If there was any hope for him being a reasonably-sane (though probably still obnoxious) human being -- it's vanished now, probably forever. By the time he's out of office, he's going to be showing all the symptoms of megalomania. He wasn't in great psychological shape before he got into politics, and this will only make it worse (like that "messiah" complex he seems to have acquired, thanks to all his flunkies and court Rasputins). All the natural checks that keep the rest of us from doing foolish things (fear of being disowned by our families, or of getting fired or arrested, or of what people will think, etc.) have been taken away now. Especially since the election -- he doesn't have to make nice anymore.

If Bush were just a failed drunk on a bar stool in Midland, estranged from his family -- not only would he be relatively harmless, but he wouldn't have fallen into all these delusions of grandeur, and he'd still have a toehold in the real world. More to the point, he wouldn't have signed all those death warrants as Governor, or started this war. A teacher of mine once used the phrase "morally compromised", and I like it better than "conscience" or "soul" where Bush is concerned.

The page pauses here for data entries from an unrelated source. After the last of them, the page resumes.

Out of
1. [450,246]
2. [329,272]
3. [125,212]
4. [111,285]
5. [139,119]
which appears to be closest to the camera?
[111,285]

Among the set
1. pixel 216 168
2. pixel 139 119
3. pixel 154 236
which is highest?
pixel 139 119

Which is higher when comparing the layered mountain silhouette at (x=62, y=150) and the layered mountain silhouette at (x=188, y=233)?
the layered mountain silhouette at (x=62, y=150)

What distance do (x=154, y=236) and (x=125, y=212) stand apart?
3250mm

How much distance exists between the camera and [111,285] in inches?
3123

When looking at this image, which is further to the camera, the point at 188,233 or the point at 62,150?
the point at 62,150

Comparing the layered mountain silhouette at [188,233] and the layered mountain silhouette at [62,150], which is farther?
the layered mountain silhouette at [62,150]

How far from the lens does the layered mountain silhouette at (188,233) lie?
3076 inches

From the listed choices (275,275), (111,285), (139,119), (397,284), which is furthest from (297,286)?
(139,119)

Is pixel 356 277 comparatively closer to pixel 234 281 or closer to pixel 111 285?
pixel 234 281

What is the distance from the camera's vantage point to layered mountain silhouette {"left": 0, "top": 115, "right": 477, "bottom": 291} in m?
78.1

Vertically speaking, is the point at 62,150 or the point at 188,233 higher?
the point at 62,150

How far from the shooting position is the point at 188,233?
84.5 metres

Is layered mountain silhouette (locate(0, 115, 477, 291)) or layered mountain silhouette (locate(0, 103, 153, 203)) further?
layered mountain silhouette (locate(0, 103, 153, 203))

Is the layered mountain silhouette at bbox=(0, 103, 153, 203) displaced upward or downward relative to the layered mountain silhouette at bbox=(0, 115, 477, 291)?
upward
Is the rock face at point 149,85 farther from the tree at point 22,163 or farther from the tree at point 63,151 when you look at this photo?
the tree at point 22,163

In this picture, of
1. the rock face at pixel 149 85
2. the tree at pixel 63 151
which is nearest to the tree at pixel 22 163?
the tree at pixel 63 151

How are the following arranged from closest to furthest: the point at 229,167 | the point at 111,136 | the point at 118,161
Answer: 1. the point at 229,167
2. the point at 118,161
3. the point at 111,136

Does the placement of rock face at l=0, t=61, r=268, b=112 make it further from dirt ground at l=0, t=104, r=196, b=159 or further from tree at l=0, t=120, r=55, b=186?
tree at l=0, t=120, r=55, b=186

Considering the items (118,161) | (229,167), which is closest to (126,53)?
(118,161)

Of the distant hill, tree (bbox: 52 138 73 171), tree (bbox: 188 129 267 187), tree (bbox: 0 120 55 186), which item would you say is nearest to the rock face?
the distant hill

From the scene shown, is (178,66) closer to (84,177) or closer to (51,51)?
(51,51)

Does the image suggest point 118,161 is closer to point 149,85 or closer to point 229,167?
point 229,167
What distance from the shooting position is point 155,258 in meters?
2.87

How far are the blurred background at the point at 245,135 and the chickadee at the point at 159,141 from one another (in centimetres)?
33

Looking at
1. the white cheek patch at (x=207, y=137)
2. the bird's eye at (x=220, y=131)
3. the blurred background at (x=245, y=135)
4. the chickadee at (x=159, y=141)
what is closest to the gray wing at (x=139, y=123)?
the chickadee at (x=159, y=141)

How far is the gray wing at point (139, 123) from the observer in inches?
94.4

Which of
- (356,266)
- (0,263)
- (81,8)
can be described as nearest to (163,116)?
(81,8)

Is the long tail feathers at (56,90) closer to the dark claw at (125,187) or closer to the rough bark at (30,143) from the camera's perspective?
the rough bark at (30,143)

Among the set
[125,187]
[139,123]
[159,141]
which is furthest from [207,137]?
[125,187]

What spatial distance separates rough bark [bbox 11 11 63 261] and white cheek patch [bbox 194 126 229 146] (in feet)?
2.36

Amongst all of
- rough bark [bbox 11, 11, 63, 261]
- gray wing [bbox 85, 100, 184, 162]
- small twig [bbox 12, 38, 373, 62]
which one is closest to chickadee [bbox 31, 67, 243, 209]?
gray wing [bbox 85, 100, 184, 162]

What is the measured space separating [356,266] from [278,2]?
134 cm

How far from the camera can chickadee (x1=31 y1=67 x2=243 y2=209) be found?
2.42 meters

The reason I was thinking about this -- a colleague of mine became temporarily famous, and let it go to his head. He began to think he really was more important than everybody else just because his publicist told him so ... and his family and longtime friends became concerned about some rather unpleasant changes in his personality. Even his sister, his greatest admirer, commented: "writing that bestseller was the worst thing that could have happened to him". I don't think Bush will ever realize this (my co-worker didn't, until it was too late). Maybe Bush, too, will be confronted by his own failure eventually.